Evaluating Fairness in Self-supervised and Supervised Models for Sequential Data
This addresses fairness issues in human-centric applications like healthcare, where data is scarce, but it is incremental as it builds on existing SSL and fairness research.
The study investigated whether self-supervised learning (SSL) models learn less biased representations than supervised models for sequential data, finding that SSL can achieve similar performance while improving fairness by up to 27% with only a 1% performance loss.

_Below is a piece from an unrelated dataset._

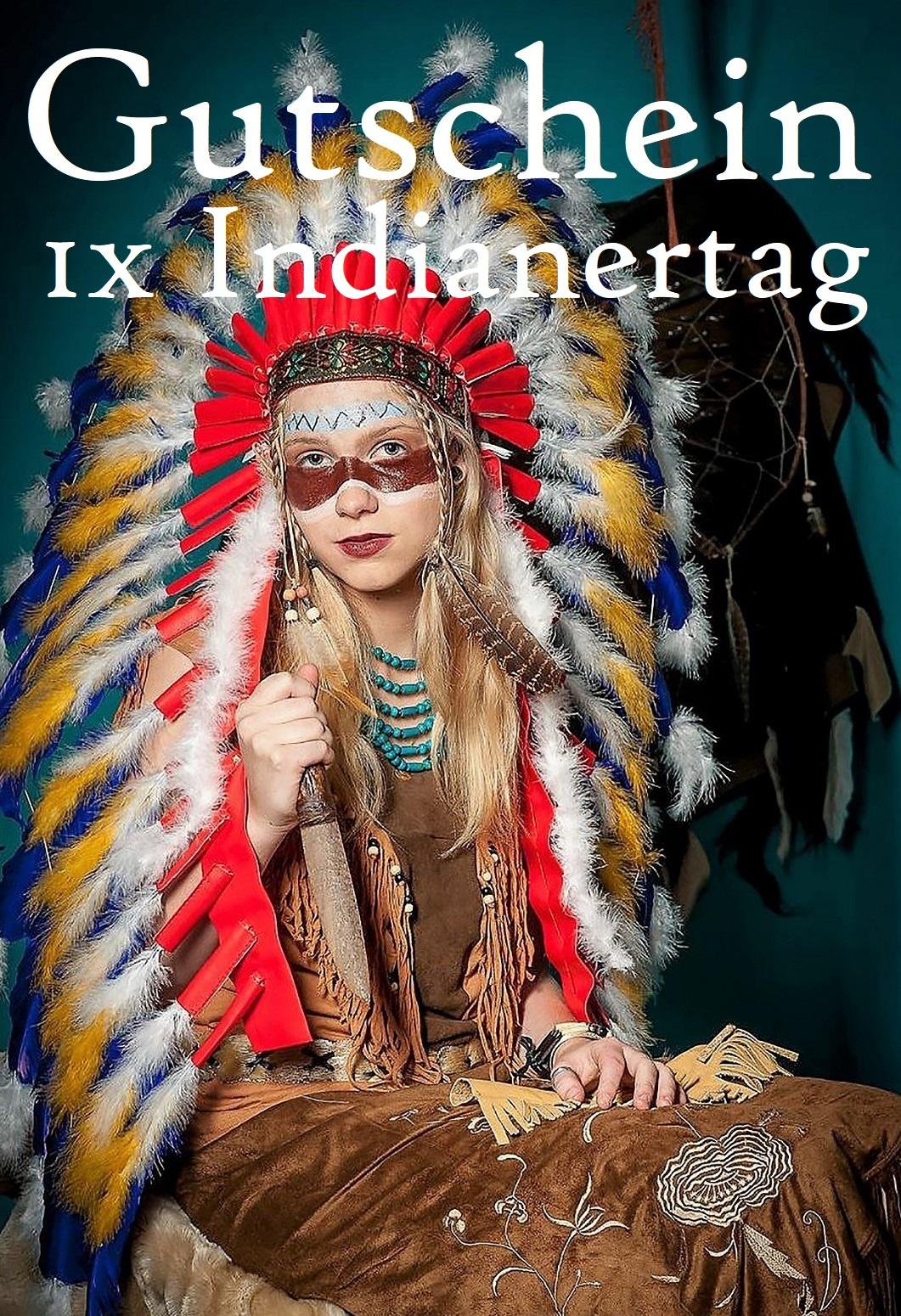 Gutscheinvorlage für Indianertage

Self-supervised learning (SSL) has become the de facto training paradigm of large models where pre-training is followed by supervised fine-tuning using domain-specific data and labels. Hypothesizing that SSL models would learn more generic, hence less biased, representations, this study explores the impact of pre-training and fine-tuning strategies on fairness (i.e., performing equally on different demographic breakdowns). Motivated by human-centric applications on real-world timeseries data, we interpret inductive biases on the model, layer, and metric levels by systematically comparing SSL models to their supervised counterparts. Our findings demonstrate that SSL has the capacity to achieve performance on par with supervised methods while significantly enhancing fairness--exhibiting up to a 27% increase in fairness with a mere 1% loss in performance through self-supervision. Ultimately, this work underscores SSL's potential in human-centric computing, particularly high-stakes, data-scarce application domains like healthcare.